▶ Selected extract
---+---

The complaint is that it is in violation of the Pennsylvania constitution, not the U.S. constitution. The argument is that the Pennsylvania constitution requires that voting be done in person except for certain specific circumstances outlined in the constitution where absentee voting is permitted.
A big problem here is that the constitution itself does not actually say that. It grants the legislature the authority to determine how elections are done. The constitution does specifically require that the legislature establish provisions to allow for absentee voting for some circumstances.
The first assertion is that the constitution requires in person voting because that is the way Pennsylvania courts have traditionally ruled. Unfortunately, the complaint does not cite any case law to support that assertion, making it rather difficult to evaluate the validity of the claim.
The second assertion is that the legislature previously obtained constitutional amendments before passing laws establishing and expanding absentee voting. Before the law was passed last year to allow no-excuse mail-in voting, there was a bill to put an amendment to the constitution on the ballot to require mail-in voting. That is has to be passed by a second legislative session next year and can then go on the November 2021 election ballot.

---+---

▶ What the task asks
Copy out the full piece about the Pennsylvania mail-in voting complaint word for word, with nothing changed or left out.

▶ Data block
---+---

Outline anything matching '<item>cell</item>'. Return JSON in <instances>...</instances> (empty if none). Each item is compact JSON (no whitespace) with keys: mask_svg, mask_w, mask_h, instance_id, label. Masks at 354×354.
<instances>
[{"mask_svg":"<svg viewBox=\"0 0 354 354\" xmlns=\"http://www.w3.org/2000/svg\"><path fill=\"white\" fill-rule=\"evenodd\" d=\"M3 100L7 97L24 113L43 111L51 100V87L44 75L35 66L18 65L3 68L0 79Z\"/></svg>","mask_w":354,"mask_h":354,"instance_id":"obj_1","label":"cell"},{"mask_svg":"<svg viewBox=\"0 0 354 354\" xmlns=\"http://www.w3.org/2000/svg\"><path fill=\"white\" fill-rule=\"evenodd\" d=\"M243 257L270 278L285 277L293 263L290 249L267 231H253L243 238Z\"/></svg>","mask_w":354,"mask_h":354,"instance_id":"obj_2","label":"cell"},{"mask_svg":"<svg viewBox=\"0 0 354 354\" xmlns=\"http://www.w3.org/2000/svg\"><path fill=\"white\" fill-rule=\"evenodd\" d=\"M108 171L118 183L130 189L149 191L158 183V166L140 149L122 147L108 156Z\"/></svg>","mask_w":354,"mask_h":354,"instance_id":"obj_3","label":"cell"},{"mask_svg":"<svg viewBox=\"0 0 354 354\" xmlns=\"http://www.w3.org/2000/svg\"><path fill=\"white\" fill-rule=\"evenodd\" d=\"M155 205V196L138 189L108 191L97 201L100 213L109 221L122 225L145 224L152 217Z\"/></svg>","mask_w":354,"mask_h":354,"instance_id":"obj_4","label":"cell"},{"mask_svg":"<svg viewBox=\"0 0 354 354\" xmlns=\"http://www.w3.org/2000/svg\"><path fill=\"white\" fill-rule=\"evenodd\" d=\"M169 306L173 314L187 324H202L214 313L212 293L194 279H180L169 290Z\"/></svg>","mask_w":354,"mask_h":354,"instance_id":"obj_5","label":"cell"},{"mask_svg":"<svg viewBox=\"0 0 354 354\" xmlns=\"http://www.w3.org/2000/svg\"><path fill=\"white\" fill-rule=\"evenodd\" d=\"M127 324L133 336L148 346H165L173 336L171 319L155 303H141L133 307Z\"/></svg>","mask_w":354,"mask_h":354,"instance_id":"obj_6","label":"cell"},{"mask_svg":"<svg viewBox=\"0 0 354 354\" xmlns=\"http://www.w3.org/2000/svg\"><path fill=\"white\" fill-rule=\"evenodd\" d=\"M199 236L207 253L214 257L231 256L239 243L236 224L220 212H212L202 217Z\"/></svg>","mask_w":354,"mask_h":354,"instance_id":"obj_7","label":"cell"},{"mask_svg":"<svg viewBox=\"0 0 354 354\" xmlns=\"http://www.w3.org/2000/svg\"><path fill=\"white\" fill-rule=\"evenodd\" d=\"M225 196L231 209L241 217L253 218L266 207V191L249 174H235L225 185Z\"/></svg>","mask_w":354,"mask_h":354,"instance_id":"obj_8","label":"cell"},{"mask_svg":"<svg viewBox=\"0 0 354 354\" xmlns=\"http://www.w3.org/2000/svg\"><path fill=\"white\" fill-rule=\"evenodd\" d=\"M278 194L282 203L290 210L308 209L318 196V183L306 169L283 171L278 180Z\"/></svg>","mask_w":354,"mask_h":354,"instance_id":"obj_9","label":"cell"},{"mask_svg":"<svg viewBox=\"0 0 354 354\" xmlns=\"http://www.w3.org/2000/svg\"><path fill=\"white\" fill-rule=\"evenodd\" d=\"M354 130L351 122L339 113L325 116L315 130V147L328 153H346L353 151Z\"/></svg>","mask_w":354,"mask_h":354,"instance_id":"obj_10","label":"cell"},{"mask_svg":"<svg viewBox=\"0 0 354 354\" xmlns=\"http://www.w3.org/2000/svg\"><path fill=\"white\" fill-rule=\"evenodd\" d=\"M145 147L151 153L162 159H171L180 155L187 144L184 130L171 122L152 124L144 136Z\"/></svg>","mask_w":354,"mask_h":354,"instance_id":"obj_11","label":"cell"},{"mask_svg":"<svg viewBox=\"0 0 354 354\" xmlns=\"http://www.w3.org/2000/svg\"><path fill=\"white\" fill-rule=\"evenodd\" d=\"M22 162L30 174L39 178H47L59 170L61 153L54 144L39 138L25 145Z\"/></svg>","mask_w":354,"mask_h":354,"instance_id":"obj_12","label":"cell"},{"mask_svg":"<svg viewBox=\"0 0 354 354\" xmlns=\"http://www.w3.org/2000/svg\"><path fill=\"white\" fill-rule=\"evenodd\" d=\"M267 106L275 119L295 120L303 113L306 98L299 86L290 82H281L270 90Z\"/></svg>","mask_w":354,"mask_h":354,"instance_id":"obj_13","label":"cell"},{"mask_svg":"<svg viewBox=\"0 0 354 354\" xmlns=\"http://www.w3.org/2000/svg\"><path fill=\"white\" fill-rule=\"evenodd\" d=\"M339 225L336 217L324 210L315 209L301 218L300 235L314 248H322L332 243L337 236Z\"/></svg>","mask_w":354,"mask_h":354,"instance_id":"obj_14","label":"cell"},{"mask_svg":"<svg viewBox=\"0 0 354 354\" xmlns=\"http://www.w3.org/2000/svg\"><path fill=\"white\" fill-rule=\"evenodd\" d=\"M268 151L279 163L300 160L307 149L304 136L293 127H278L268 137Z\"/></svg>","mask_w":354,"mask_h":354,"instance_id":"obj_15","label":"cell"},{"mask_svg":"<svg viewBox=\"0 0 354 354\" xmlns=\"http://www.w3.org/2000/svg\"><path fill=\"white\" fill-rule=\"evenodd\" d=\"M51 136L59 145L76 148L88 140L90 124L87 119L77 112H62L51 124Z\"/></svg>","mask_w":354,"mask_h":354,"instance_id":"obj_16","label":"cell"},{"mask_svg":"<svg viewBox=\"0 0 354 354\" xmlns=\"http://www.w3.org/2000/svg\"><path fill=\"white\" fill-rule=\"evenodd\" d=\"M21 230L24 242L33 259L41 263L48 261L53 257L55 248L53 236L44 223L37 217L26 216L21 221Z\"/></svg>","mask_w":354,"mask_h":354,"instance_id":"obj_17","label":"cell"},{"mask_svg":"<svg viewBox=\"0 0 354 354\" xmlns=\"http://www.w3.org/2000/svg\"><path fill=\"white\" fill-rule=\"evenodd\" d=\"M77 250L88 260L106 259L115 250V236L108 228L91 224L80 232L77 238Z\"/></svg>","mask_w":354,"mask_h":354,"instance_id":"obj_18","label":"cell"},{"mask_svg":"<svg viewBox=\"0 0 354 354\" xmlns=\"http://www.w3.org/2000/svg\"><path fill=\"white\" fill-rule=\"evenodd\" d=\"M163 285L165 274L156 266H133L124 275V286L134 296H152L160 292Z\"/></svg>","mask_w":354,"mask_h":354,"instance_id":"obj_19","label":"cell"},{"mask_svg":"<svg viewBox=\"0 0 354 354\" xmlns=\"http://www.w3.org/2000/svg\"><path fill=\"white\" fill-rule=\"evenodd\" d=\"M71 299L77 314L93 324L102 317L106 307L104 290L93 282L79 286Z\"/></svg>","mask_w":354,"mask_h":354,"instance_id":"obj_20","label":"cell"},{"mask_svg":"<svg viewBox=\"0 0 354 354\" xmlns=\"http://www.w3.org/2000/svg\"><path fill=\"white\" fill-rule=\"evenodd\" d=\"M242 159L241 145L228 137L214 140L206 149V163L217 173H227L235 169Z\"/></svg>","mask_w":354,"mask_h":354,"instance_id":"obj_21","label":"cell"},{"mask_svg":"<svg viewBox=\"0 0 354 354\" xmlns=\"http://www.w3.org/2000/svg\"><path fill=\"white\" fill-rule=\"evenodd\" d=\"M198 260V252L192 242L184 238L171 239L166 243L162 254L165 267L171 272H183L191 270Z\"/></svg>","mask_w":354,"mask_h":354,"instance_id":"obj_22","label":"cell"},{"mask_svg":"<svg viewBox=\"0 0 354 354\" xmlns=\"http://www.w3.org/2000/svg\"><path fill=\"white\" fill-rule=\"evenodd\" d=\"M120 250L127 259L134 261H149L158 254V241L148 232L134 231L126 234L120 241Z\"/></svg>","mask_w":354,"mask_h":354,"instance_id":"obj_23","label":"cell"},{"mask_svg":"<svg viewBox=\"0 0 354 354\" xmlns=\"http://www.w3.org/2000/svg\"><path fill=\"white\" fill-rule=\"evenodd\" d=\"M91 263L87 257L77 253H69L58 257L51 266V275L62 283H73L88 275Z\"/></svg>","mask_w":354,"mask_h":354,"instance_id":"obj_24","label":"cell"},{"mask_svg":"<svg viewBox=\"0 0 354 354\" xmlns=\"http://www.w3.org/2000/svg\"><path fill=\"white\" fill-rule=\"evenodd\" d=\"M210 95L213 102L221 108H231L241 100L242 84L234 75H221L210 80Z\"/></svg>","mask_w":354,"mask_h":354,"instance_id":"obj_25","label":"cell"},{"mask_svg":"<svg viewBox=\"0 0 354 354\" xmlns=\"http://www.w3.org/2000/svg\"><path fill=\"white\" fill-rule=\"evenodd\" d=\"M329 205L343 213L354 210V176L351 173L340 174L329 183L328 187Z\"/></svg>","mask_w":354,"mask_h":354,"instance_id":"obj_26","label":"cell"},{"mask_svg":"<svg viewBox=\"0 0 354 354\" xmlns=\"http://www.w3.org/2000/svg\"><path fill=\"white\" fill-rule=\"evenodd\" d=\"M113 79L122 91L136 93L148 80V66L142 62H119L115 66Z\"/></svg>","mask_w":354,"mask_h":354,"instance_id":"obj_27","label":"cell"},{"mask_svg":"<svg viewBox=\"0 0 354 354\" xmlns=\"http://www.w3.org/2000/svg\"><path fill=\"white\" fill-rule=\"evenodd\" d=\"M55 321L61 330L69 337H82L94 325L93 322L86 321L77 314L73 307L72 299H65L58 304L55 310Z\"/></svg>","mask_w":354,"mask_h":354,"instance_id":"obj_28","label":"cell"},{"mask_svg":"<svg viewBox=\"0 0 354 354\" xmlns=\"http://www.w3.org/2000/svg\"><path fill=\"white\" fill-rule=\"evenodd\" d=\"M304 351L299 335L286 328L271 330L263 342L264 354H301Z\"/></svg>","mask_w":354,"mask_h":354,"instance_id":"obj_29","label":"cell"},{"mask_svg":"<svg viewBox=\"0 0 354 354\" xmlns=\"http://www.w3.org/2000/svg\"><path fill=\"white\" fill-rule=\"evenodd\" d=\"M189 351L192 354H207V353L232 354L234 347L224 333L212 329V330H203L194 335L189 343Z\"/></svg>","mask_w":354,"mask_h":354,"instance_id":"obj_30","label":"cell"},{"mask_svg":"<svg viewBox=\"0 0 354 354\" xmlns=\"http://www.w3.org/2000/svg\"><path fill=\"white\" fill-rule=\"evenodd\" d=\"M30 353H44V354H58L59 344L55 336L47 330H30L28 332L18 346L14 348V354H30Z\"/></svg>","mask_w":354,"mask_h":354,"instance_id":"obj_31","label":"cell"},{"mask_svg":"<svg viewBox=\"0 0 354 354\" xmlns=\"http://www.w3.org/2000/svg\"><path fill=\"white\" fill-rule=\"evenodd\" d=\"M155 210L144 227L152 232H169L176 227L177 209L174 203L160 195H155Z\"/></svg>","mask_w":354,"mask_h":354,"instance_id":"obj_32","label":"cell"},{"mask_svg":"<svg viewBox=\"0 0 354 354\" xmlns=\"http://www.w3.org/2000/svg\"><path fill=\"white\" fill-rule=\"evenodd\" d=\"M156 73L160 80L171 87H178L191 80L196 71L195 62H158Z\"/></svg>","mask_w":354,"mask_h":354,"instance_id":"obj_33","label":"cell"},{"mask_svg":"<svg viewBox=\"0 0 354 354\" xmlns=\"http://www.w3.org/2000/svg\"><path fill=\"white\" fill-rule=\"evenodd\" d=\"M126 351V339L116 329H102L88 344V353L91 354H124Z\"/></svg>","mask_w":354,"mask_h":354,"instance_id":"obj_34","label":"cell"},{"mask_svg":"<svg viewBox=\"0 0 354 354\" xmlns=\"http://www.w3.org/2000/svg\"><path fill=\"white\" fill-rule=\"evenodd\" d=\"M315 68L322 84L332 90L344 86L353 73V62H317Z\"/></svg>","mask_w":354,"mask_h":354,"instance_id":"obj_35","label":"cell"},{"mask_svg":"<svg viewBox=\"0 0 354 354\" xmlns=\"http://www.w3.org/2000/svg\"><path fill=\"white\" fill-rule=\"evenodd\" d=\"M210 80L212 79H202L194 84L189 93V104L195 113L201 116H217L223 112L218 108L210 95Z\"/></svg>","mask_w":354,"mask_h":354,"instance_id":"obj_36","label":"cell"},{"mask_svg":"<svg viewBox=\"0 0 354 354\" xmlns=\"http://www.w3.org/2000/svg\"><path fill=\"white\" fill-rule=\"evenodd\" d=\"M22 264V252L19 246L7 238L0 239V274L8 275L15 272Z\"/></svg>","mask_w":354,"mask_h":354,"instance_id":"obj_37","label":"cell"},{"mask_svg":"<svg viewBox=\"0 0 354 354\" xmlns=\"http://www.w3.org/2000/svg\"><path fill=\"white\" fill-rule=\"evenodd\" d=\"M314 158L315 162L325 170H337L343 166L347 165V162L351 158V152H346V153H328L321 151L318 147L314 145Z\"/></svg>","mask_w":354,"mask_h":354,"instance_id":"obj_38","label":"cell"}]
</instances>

---+---

▶ Answer below
The complaint is that it is in violation of the Pennsylvania constitution, not the U.S. constitution. The argument is that the Pennsylvania constitution requires that voting be done in person except for certain specific circumstances outlined in the constitution where absentee voting is permitted.
A big problem here is that the constitution itself does not actually say that. It grants the legislature the authority to determine how elections are done. The constitution does specifically require that the legislature establish provisions to allow for absentee voting for some circumstances.
The first assertion is that the constitution requires in person voting because that is the way Pennsylvania courts have traditionally ruled. Unfortunately, the complaint does not cite any case law to support that assertion, making it rather difficult to evaluate the validity of the claim.
The second assertion is that the legislature previously obtained constitutional amendments before passing laws establishing and expanding absentee voting. Before the law was passed last year to allow no-excuse mail-in voting, there was a bill to put an amendment to the constitution on the ballot to require mail-in voting. That is has to be passed by a second legislative session next year and can then go on the November 2021 election ballot.